A 8.145 metros de la superficie, en el Pacífico occidental, habitan increíbles especies nunca antes vistas.

A principios de diciembre la expedición Hadal Ecosystem Studies (Hades) del Instituto Oceánico Schmidt a bordo de un buque Falkor, se dirigió a la Fosa de las Marianas, a 3.500 km al suroeste de Hawai, con el objetivo de mejorar la comprensión de la interacción entre la vida y los procesos geológicos de las profundidades más remotas del planeta: El abismo Challenger, que se cree es la parte más antigua del fondo del océano.

Allí, el equipo lanzó sondas no tripuladas equipadas con cámaras por un periodo de 100 horas. Finalmente, se cruzaron ante los lentes colonias completas de criaturas únicas, como peces y crustáceos gigantes, con lo que los expertos pudieron evidenciar un nuevo récord: el descubrimiento de un pez transparente, muy extraño, que parece ser una nueva especie y que habita a una profundidad donde nunca antes había sido visto, ya que hasta ahora no se habían divisado peces por debajo de los 7.700 metros.

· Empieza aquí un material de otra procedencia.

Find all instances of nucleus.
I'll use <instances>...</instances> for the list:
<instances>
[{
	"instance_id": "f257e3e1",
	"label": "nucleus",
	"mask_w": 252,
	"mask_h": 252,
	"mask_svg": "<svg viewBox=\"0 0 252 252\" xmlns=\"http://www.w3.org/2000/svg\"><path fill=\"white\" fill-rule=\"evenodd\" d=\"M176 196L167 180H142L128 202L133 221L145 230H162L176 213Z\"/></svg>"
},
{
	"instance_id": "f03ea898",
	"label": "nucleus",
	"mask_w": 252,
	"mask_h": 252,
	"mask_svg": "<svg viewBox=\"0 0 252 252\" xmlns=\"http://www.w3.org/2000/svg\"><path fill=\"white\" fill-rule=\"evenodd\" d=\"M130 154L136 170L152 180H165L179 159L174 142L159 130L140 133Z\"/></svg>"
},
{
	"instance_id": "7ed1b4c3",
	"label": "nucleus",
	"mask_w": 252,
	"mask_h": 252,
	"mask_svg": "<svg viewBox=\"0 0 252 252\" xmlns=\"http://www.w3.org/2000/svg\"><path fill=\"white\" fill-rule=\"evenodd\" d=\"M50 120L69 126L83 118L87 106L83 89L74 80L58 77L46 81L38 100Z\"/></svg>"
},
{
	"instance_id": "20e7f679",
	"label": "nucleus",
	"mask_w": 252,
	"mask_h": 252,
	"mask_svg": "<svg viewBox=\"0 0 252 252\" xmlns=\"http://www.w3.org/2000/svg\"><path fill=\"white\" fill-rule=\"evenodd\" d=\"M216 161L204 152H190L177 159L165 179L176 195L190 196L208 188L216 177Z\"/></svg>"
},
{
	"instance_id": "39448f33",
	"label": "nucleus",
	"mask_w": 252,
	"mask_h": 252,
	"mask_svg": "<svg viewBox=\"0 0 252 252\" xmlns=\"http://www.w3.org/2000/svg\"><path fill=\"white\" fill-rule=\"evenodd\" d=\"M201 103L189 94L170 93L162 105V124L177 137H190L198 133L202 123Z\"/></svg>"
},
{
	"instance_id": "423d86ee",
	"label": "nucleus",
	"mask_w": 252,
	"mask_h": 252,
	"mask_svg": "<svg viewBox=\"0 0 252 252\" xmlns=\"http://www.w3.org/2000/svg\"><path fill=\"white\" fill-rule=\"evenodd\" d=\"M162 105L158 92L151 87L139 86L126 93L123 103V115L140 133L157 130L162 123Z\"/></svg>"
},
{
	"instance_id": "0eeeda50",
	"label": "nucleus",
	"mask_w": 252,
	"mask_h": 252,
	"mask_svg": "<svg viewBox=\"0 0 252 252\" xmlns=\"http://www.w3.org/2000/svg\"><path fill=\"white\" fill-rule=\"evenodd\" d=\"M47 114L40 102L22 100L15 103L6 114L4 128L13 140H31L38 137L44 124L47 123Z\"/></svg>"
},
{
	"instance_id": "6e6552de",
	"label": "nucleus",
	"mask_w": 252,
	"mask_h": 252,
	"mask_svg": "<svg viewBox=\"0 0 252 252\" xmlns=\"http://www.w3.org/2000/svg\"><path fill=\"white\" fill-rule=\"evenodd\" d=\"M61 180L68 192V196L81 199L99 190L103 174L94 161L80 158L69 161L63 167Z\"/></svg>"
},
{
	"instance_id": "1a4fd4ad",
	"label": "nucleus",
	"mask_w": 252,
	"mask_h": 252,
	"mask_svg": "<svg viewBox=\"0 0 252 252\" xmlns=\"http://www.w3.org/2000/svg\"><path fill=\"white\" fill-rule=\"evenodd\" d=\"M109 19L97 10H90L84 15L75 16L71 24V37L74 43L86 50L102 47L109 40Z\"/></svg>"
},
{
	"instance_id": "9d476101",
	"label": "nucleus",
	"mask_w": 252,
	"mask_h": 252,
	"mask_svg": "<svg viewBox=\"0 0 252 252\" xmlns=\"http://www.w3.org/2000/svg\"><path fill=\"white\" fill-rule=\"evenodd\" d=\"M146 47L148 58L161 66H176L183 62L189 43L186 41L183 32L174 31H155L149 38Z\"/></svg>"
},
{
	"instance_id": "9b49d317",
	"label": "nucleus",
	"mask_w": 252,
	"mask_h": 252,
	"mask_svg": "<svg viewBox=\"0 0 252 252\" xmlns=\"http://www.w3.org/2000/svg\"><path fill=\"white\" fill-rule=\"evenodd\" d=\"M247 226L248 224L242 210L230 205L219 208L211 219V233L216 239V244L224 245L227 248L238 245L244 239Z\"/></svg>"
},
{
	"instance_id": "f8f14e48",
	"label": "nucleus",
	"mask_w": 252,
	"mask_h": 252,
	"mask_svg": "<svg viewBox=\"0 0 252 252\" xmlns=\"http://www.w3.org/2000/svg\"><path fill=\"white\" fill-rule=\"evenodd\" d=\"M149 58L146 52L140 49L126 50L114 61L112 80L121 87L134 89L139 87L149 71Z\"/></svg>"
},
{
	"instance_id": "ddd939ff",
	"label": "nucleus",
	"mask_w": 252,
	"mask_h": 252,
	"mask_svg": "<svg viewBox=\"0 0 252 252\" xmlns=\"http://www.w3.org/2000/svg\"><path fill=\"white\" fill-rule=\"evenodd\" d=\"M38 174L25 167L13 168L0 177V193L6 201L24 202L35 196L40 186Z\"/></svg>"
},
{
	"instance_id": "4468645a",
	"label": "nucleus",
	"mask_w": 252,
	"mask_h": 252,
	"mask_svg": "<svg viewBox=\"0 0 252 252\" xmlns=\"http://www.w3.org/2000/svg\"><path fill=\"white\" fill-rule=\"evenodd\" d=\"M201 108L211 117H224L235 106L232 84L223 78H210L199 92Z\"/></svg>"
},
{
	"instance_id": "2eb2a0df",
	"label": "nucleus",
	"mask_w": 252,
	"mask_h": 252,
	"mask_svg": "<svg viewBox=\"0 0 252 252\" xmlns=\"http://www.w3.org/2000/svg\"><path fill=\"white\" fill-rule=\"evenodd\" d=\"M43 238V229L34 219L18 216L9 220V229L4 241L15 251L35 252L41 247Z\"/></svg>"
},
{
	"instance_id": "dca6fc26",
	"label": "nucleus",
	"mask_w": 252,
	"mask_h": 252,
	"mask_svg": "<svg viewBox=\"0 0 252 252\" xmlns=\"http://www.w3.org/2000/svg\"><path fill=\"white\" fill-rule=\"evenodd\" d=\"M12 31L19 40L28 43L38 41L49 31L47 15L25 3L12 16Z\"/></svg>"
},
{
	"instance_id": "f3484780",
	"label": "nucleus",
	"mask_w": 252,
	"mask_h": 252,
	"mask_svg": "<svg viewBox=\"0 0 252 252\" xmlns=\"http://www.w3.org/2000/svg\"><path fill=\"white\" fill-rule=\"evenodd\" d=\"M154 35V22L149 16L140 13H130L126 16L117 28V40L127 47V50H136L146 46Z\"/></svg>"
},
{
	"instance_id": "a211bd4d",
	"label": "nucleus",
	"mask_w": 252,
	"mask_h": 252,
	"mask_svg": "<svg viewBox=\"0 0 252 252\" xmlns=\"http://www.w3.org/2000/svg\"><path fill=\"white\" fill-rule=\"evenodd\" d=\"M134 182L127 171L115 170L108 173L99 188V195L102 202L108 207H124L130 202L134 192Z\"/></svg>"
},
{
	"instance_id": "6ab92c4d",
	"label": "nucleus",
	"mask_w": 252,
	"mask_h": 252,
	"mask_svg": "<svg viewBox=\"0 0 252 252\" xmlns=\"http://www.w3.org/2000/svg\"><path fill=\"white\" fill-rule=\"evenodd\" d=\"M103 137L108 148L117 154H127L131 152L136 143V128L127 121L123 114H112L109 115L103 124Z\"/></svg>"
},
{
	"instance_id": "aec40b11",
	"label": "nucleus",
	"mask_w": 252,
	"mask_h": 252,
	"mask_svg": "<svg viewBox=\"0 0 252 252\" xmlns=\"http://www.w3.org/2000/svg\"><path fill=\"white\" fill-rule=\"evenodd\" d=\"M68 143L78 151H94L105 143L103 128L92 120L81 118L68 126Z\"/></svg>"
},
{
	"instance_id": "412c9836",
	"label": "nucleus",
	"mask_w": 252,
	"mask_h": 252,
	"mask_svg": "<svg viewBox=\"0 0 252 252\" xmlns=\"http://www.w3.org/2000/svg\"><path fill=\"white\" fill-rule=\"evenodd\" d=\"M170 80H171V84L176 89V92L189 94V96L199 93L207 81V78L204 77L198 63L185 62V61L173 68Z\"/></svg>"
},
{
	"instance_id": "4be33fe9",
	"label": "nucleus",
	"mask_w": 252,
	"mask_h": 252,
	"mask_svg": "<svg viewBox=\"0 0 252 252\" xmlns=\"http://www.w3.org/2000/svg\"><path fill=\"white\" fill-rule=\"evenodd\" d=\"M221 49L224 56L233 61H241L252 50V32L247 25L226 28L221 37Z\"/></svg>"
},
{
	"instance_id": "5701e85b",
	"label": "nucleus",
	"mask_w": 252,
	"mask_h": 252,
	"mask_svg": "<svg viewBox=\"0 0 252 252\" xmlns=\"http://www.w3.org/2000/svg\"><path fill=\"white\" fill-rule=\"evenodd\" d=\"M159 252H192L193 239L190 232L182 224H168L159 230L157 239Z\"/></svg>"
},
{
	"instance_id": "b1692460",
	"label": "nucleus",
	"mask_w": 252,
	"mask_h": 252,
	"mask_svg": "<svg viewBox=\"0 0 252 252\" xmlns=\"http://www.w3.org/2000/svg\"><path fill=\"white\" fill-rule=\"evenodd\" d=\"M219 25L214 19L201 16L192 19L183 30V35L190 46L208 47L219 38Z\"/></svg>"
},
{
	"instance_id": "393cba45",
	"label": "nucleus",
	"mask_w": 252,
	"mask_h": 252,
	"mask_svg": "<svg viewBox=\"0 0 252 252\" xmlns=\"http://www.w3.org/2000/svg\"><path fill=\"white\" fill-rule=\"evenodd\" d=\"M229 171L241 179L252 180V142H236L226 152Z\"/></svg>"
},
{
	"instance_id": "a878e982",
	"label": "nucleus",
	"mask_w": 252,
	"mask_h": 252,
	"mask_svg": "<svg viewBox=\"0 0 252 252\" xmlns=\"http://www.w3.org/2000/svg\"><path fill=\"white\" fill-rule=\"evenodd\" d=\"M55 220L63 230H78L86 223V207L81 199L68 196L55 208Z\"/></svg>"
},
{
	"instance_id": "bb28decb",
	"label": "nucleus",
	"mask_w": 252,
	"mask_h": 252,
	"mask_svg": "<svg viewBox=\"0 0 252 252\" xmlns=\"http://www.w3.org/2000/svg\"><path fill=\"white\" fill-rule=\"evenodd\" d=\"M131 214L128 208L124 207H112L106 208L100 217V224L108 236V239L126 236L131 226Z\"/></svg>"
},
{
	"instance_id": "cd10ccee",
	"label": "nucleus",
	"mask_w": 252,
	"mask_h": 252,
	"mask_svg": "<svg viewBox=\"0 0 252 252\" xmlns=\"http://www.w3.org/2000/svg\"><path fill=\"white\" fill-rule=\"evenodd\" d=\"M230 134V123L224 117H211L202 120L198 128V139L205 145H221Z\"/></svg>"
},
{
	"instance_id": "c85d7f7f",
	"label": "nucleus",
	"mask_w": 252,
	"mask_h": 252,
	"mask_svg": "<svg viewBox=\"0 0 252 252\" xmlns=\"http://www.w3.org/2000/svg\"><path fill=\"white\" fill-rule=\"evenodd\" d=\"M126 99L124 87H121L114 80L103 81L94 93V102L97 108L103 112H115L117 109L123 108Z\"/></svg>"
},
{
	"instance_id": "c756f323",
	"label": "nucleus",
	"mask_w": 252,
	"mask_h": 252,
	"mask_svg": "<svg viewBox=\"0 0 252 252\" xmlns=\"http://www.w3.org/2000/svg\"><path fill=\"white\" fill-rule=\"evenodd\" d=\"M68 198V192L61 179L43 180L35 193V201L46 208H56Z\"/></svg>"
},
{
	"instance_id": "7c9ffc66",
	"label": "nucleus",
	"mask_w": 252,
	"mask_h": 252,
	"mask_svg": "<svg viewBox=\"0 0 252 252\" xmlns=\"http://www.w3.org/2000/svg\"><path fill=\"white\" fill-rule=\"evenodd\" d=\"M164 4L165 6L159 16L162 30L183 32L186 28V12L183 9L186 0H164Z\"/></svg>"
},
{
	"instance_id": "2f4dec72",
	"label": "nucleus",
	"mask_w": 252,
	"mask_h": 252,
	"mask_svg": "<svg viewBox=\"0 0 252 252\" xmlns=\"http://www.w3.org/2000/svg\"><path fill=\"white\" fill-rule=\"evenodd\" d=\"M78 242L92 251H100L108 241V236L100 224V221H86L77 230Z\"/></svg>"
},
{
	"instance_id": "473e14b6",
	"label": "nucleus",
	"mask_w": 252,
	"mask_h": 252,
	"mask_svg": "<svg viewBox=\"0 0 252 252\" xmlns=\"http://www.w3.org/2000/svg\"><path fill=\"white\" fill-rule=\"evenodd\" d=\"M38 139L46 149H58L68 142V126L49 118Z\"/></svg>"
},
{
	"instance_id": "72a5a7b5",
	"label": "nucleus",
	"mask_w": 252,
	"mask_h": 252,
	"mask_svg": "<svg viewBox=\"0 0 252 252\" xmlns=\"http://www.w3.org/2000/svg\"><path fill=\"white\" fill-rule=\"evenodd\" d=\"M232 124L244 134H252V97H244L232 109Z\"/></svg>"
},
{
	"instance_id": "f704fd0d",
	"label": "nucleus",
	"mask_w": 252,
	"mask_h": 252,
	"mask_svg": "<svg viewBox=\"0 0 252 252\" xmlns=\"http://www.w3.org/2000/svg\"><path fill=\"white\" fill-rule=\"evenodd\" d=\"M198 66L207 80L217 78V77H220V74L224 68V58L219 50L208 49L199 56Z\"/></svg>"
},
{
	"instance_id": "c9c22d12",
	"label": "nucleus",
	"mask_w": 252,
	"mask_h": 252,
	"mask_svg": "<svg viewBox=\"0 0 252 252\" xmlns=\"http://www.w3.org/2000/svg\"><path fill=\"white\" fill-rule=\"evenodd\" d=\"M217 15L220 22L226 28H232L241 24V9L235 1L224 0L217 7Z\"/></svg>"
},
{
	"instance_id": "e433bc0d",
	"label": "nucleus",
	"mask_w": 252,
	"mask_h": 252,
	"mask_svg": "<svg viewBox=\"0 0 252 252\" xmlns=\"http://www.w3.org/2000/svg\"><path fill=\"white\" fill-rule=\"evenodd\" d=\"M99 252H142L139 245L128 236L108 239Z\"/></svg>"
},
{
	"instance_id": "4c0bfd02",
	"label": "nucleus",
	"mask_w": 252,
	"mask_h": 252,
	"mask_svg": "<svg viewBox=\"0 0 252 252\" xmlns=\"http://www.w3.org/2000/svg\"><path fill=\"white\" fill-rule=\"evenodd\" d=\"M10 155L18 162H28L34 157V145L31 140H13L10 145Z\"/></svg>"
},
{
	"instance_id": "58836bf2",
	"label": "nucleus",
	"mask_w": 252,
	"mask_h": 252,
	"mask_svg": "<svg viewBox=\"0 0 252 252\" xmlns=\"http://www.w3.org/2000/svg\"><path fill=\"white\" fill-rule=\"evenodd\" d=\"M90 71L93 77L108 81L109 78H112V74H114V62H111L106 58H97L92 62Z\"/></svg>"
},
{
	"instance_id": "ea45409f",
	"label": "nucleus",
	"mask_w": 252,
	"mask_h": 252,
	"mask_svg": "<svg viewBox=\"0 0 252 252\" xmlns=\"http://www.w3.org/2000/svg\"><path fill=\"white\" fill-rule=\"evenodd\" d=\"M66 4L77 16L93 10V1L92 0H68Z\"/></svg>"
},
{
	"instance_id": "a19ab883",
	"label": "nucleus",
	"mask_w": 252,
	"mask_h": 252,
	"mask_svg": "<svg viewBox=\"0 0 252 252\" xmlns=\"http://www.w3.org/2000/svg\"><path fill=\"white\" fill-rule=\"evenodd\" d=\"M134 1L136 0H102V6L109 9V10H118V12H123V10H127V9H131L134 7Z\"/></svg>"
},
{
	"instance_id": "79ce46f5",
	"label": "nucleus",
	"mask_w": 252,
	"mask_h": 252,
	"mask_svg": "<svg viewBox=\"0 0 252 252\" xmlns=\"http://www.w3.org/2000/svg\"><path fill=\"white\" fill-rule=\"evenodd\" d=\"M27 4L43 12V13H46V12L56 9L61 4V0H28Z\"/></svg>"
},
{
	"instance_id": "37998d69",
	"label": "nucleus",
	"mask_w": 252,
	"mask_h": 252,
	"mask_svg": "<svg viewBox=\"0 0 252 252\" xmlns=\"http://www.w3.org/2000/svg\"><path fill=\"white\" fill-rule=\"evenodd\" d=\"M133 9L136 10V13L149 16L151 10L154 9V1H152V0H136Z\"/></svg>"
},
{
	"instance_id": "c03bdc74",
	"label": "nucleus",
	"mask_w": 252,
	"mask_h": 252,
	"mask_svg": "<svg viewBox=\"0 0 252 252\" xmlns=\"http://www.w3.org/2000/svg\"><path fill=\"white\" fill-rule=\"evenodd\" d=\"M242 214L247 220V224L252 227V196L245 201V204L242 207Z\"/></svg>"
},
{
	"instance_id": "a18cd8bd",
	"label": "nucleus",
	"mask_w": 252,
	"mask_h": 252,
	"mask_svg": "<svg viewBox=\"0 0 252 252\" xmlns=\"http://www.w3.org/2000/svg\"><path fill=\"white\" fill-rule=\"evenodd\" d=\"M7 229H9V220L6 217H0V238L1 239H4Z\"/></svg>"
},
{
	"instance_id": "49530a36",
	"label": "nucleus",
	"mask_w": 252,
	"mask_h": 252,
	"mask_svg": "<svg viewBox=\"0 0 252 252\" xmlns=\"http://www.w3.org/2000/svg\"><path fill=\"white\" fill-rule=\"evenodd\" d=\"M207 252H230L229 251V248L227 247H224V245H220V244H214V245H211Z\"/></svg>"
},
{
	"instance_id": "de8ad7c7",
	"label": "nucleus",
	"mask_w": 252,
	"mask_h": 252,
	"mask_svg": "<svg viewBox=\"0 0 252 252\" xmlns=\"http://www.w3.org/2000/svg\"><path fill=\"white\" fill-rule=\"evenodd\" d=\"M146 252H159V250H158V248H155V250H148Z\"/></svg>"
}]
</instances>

“Se puede ver su hígado a través del lado de los peces”, dijo un integrante del equipo de investigación, Alan Jamieson, a National Geographic. “Es como un pañuelo de papel siendo arrastrado por el agua (…) Es increíblemente frágil, con gran aletas en forma de alas y una cabeza parecida a un perro de dibujos animados”, agregó. Sin embargo, los científicos no pudieron capturar un ejemplar para dar a la nueva especie un nombre oficial. Tentativamente, algunos creen que se trata de un pez de tipo caracol.

Este lugar es uno de los preferidos por las expediciones científicas, ya que representa todo un desafío obtener una visión amplia desde el punto de vista ecológico. “Es como tratar de entender un ecosistema de montaña con sólo mirar su cumbre”, explicó el codirector científico de la expedición, Jeff Drazen a ABC. Las nuevas especies descubiertas en esta expedición proporcionarán una idea de las adaptaciones fisiológicas de los animales a este entorno de alta presión.

Instalado en el hábitat más grande y menos explorado de la Tierra, el equipo de científicos obtuvo, además, las muestras más profundas de roca jamás recuperadas de la vertiente interna de la Fosa, que representan algunas de las primeras erupciones volcánicas del arco de las Islas Marianas. Estas rocas pueden proporcionar información importante sobre la geología del sistema de trincheras, junto con nueva información sobre los organismos que viven allí y cómo la vida se adapta a estas condiciones extremas.

No cabe duda que este mundo hermoso aún tiene mucho por mostrarnos.